So I am trying to wrap my head around the whole "normalization" thing. To understand it better, I have come up with a this case of storing songs
Suppose I have the following db:
Album Table:
album_name| genre
album_1| genre_1, genre_2
album_2| genre_1
album_3| genre_2
To normalize, I thought of the following approach
Album Table:
album_name| genre_id
album_1| 3
album_2| 1
album_3| 2
Genre Table:
genre_id| genre_1| genre_2
0| false| false
1| true| false
2| false| true
3| true| true
Thus, if a new genre pops up, all I need to do is create a new column in genre table and the new corresponding genre_id
can be assigned. Well, that will require filling up of all possible combinations, but that will only happen once for every new genre introduced.

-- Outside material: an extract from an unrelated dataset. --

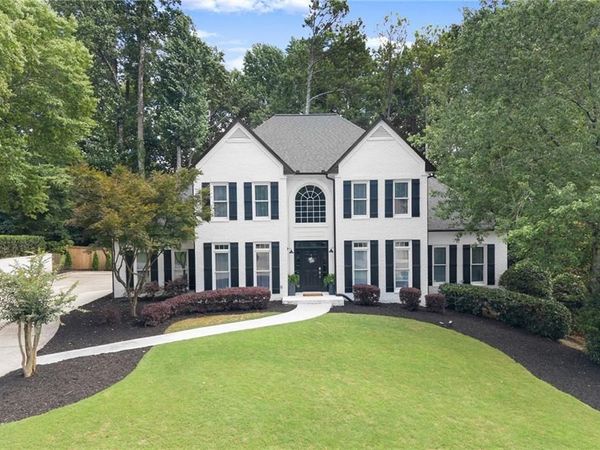 1530 Highview Pines Pass , Alpharetta, GA 30022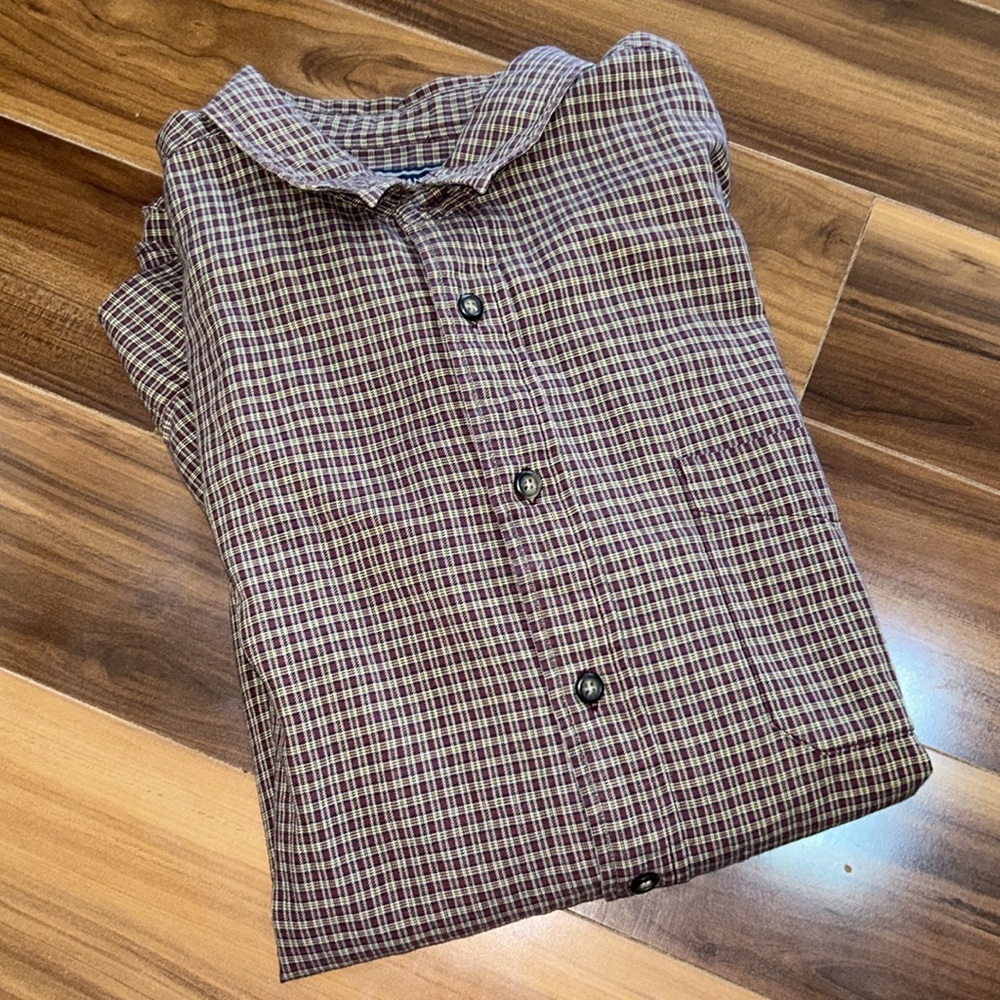 XL American eagle button down plaid shirt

Also, what I thought of, will that be considered "normalizing"? From the examples I have seen around, I haven't seen creation of tables with columns that were originally data.

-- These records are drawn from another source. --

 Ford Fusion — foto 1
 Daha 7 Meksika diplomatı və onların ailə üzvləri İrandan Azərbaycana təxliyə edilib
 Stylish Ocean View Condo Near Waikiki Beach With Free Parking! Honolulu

The canonical way of doing this would be to use three tables:
Album |
album_id | album_name (and maybe other columns)
1 | Rumours
2 | Thriller
3 | To the Moon and Back
Genre
genre_id | genre_name (also maybe other columns)
1 | rock
2 | pop
3 | alternative
AlbumGenre
album_id | genre_id
1 | 1
1 | 2
2 | 2
3 | 2
3 | 3
Normalization is all about avoiding the storage of repetitive data. If you scrutinize this design, you will see that information about albums and genres is stored only once, in each respective table. Then, the AlbumGenre
table stores the relationships between albums and the various genres. This table is usually called a "bridge" table, because it links albums to their genres.
The problem with your proposed Genre
table is that it repeats information about relationships even if those relationships don't exist. Furthermore, this approach won't scale well at all if you need to add more genres to the database.